HA note: This series is reprinted with permission from Ahab’s blog, Republic of Gilead. Part Two of this series was originally published on September 30, 2013.

*****

Also in this series: Part One, Botkins Launch Webinar | Part Two, Ready for What? | Part Three, Are Your Children Ready? | Part Four, Ready to Lead Culture | Part Five, Science and Medicine | Part Six, History and Law | Part Seven, Vocations | Part Eight, Q&A Session | Part Nine, Concluding Thoughts

*****

As discussed in a prior post, Geoffrey Botkin of the Western Conservatory of the Arts and Sciences is hosting the “Ready for Real Life” webinar series. “Ready for Real Life” is a seven-part audio series on how Christian homeschooling families should educate their children. Alongside his wife Victoria, his son Isaac, and his daughters Elizabeth and Anna Sophia, Geoffrey Botkin praises Christian homeschooling as a means of resisting a supposedly overbearing government and striving toward Christ. I purchased access to “Ready for Real Life”, and over the next few weeks, I will post content and commentary from the webinar series.

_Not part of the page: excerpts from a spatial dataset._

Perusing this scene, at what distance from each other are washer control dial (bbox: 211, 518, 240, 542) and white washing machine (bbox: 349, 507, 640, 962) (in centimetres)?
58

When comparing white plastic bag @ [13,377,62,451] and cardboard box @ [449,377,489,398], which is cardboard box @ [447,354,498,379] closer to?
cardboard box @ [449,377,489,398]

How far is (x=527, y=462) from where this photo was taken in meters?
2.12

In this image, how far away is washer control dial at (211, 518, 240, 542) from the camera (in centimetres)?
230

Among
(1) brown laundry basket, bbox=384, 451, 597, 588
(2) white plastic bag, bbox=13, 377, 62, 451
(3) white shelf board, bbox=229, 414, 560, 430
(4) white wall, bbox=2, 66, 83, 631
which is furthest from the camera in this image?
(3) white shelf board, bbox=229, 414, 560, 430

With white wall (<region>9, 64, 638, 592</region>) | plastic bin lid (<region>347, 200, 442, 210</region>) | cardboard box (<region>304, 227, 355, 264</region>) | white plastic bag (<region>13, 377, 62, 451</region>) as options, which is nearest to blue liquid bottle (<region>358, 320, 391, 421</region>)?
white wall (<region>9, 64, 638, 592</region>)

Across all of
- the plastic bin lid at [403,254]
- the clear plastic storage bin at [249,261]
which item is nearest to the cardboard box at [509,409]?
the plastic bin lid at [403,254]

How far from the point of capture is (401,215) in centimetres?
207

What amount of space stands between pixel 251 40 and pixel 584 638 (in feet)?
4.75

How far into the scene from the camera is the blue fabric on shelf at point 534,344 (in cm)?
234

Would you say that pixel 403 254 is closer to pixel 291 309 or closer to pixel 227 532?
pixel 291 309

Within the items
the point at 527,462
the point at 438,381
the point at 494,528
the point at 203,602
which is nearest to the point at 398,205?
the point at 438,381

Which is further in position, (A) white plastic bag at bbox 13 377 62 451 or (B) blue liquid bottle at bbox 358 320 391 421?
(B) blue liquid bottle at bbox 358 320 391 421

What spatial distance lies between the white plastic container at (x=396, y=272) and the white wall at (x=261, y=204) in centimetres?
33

In webinar #1, “Ready for What?”, Geoffrey Botkin argues that Christian homeschooling is more than just education inside the house. Rather, home education is Biblical education. He acknowledge that homeschooling is demanding on parents, especially mothers, requiring a great deal of time and emotional investment. However, such hardships are worthwhile for the sake of one’s children and country, Geoffrey Botkin claimed.

At the 3:50 mark, he assured homeschooling mothers that their efforts were a declaration of defiance against “political enemies” who despise Christ.

“Did you mommies know that simply keeping your children at home and teaching them that B says ‘buh’ and G says ‘guh’ is such a powerful declaration of freedom and academic integrity that your political enemies — and yes, you have political enemies that hate what you’re doing and and all the powers who hate Jesus Christ are losing sleep over your act of defiance and heroic political will. You mothers really are heroes. We want you to know that!”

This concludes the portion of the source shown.